-------- Dataset excerpts

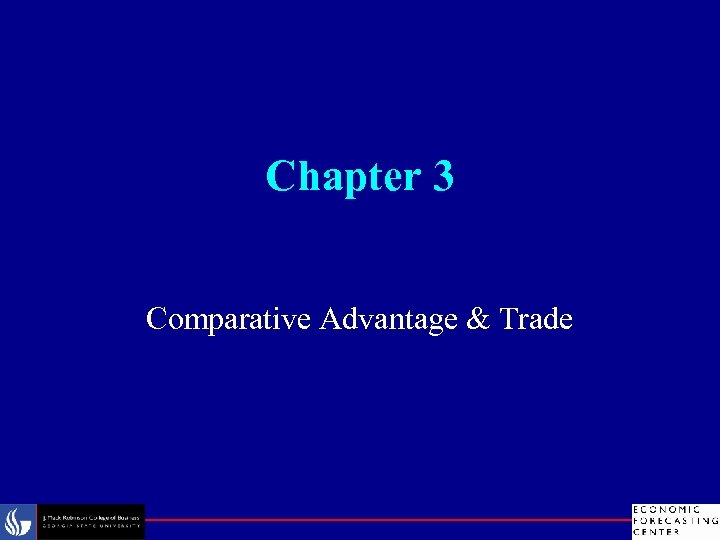 Chapter 3 Comparative Advantage & Trade 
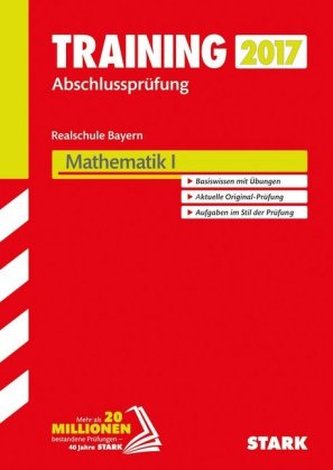 Training Abschlussprüfung 2017 - Realschule Bayern - Mathematik I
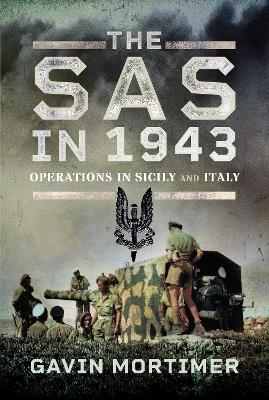 The SAS in 1943 - Gavin Mortimer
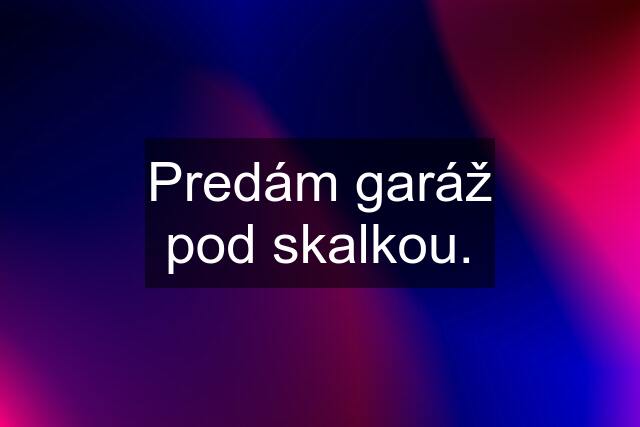 Predám garáž pod skalkou.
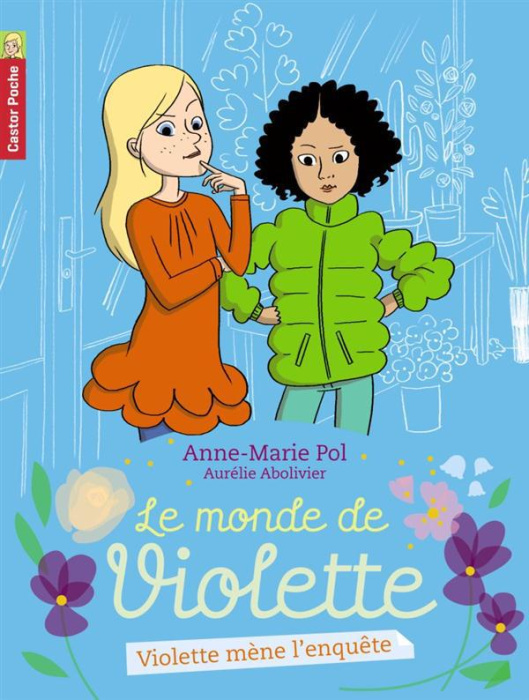 Emprunter Le monde de Violette Tome 3 : Violette mène l'enquête livre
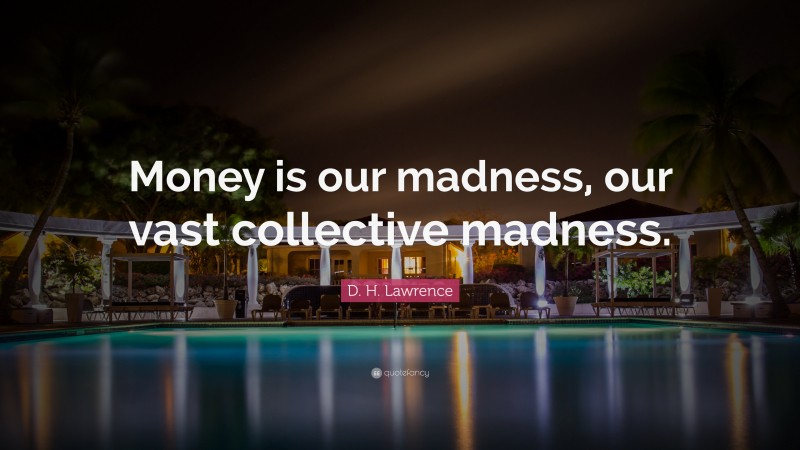 D. H. Lawrence Quote: “Money is our madness, our vast collective madness.”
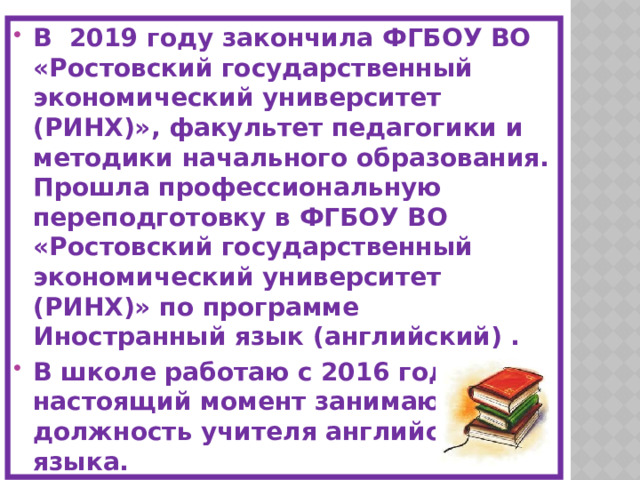 В 2019 году закончила ФГБОУ ВО «Ростовский государственный экономический университет (РИНХ)», факультет педагогики и методики начального образования. Прошла профессиональную переподготовку в ФГБОУ ВО «Ростовский государственный экономический университет (РИНХ)» по программе Иностранный язык (английский) . В школе работаю с 2016 года. В настоящий момент занимаю должность учителя английского языка. Общий педагогический стаж 6 лет. Квалификационная категория – первая.  Являюсь классным руководителем  5-Г класса. 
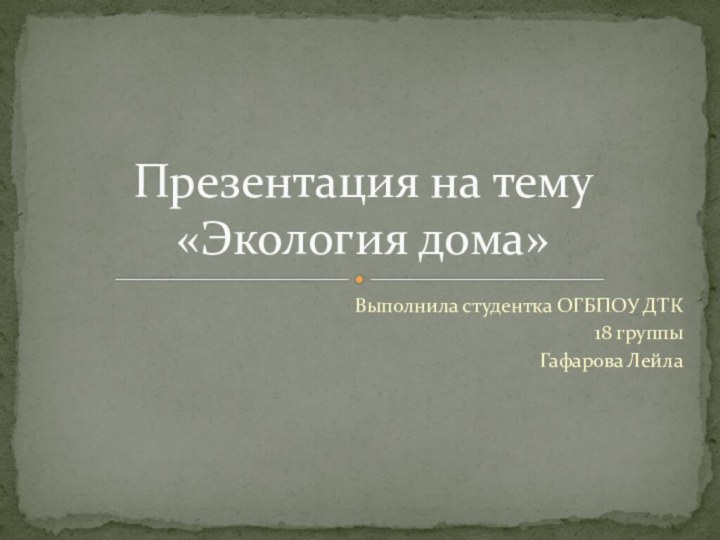 Выполнила студентка ОГБПОУ ДТК18 группыГафарова Лейла Презентация на тему «Экология дома»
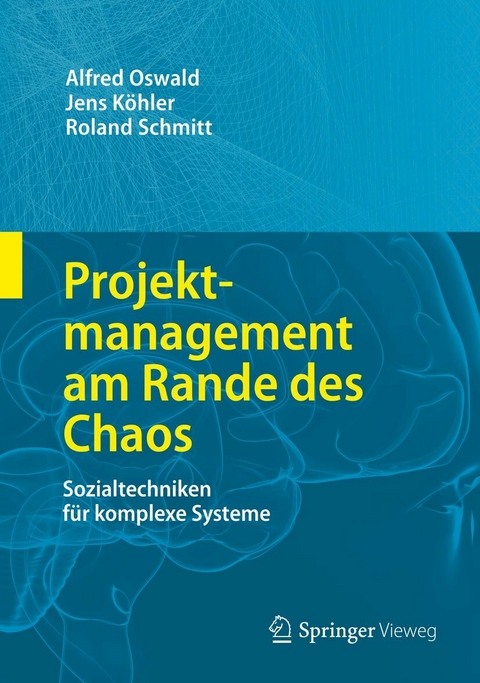Projektmanagement am Rande des Chaos - Alfred Oswald, Jens Köhler, Roland Schmitt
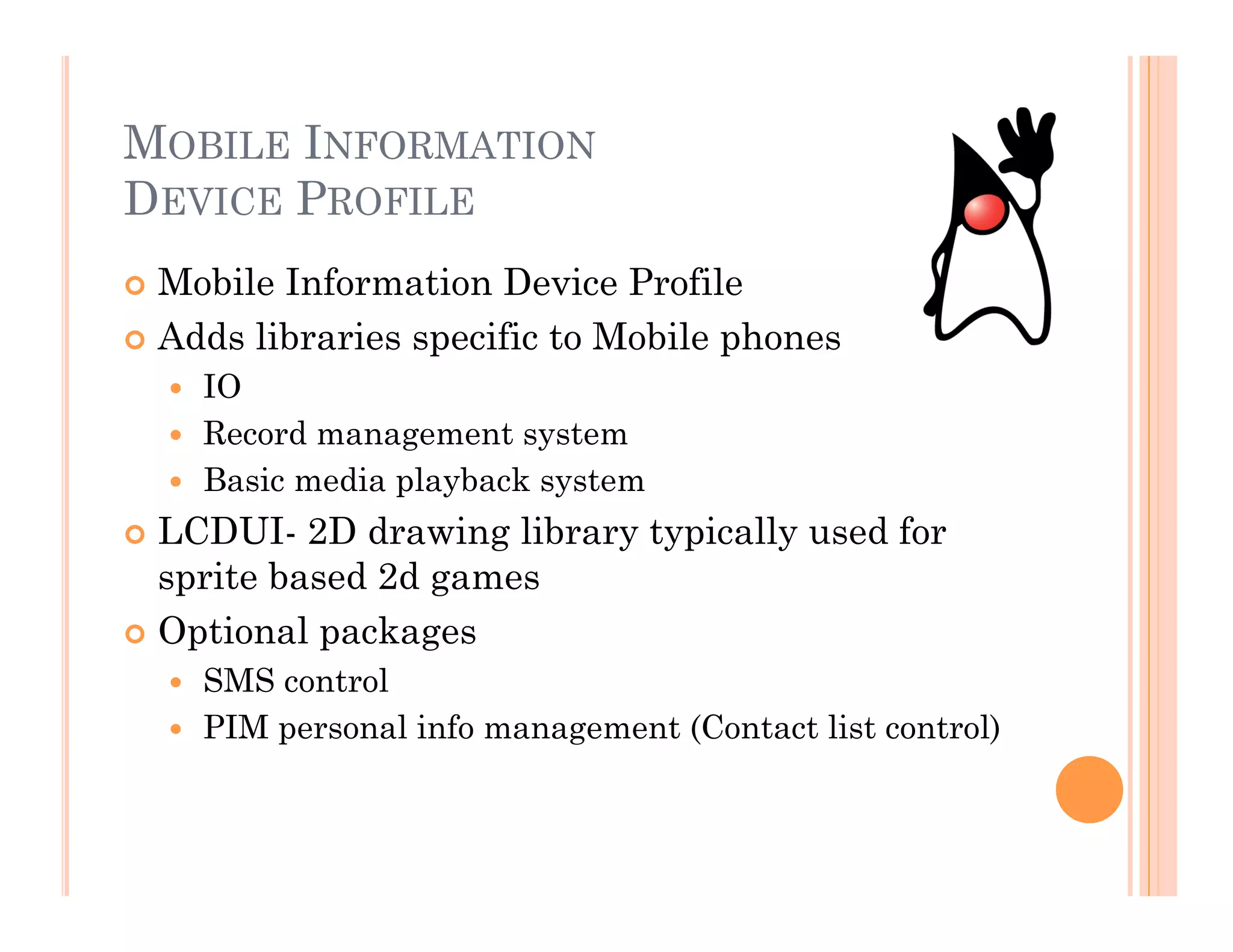 MOBILE INFORMATION
DEVICE PROFILE
 Mobile Information Device Profile
 Adds libraries specific to Mobile phones
  IO
  Record management system
  Basic media playback system
 LCDUI- 2D drawing library typically used for
sprite based 2d games
 Optional packages
  SMS control
  PIM personal info management (Contact list control)
 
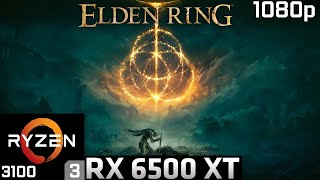 Elden Ring on RX 6500 XT  1080p  High Settings  Ryzen 3 3100 [upl. by Derfiniw]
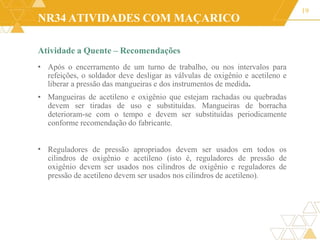 NR34 ATIVIDADES COM MAÇARICO
Atividade a Quente – Recomendações
19
•
• Após o encerramento de um turno de trabalho, ou nos intervalos para
refeições, o soldador deve desligar as válvulas de oxigênio e acetileno e
liberar a pressão das mangueiras e dos instrumentos de medida.
Mangueiras de acetileno e oxigênio que estejam rachadas ou quebradas
devem ser tiradas de uso e substituídas. Mangueiras de borracha
deterioram-se com o tempo e devem ser substituídas periodicamente
conforme recomendação do fabricante.
• Reguladores de pressão apropriados devem ser usados em todos os
cilindros de oxigênio e acetileno (isto é, reguladores de pressão de
oxigênio devem ser usados nos cilindros de oxigênio e reguladores de
pressão de acetileno devem ser usados nos cilindros de acetileno).
 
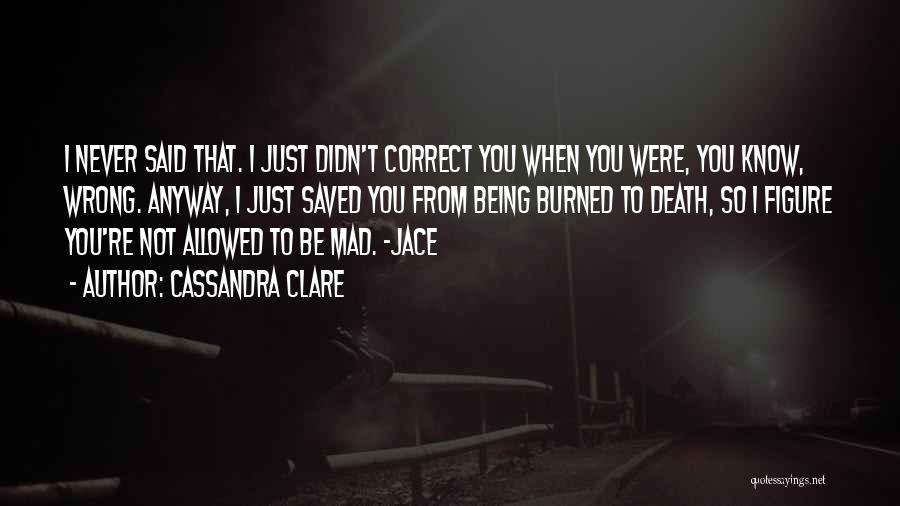 Cassandra Clare Quotes: I Never Said That. I Just Didn't Correct You When You Were, You Know, Wrong. Anyway, I Just Saved You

----------------

* **How to complete this task**
Line for line, restate the data above and omit every picture.

* **Written solution**
 Chapter 3 Comparative Advantage & Trade 
 Training Abschlussprüfung 2017 - Realschule Bayern - Mathematik I
 The SAS in 1943 - Gavin Mortimer
 Predám garáž pod skalkou.
 Emprunter Le monde de Violette Tome 3 : Violette mène l'enquête livre
 D. H. Lawrence Quote: “Money is our madness, our vast collective madness.”
 В 2019 году закончила ФГБОУ ВО «Ростовский государственный экономический университет (РИНХ)», факультет педагогики и методики начального образования. Прошла профессиональную переподготовку в ФГБОУ ВО «Ростовский государственный экономический университет (РИНХ)» по программе Иностранный язык (английский) . В школе работаю с 2016 года. В настоящий момент занимаю должность учителя английского языка. Общий педагогический стаж 6 лет. Квалификационная категория – первая.  Являюсь классным руководителем  5-Г класса. 
 Выполнила студентка ОГБПОУ ДТК18 группыГафарова Лейла Презентация на тему «Экология дома»
Projektmanagement am Rande des Chaos - Alfred Oswald, Jens Köhler, Roland Schmitt
 MOBILE INFORMATION
DEVICE PROFILE
 Mobile Information Device Profile
 Adds libraries specific to Mobile phones
  IO
  Record management system
  Basic media playback system
 LCDUI- 2D drawing library typically used for
sprite based 2d games
 Optional packages
  SMS control
  PIM personal info management (Contact list control)
 
 Elden Ring on RX 6500 XT  1080p  High Settings  Ryzen 3 3100 [upl. by Derfiniw]
 NR34 ATIVIDADES COM MAÇARICO
Atividade a Quente – Recomendações
19
•
• Após o encerramento de um turno de trabalho, ou nos intervalos para
refeições, o soldador deve desligar as válvulas de oxigênio e acetileno e
liberar a pressão das mangueiras e dos instrumentos de medida.
Mangueiras de acetileno e oxigênio que estejam rachadas ou quebradas
devem ser tiradas de uso e substituídas. Mangueiras de borracha
deterioram-se com o tempo e devem ser substituídas periodicamente
conforme recomendação do fabricante.
• Reguladores de pressão apropriados devem ser usados em todos os
cilindros de oxigênio e acetileno (isto é, reguladores de pressão de
oxigênio devem ser usados nos cilindros de oxigênio e reguladores de
pressão de acetileno devem ser usados nos cilindros de acetileno).
 
 Cassandra Clare Quotes: I Never Said That. I Just Didn't Correct You When You Were, You Know, Wrong. Anyway, I Just Saved You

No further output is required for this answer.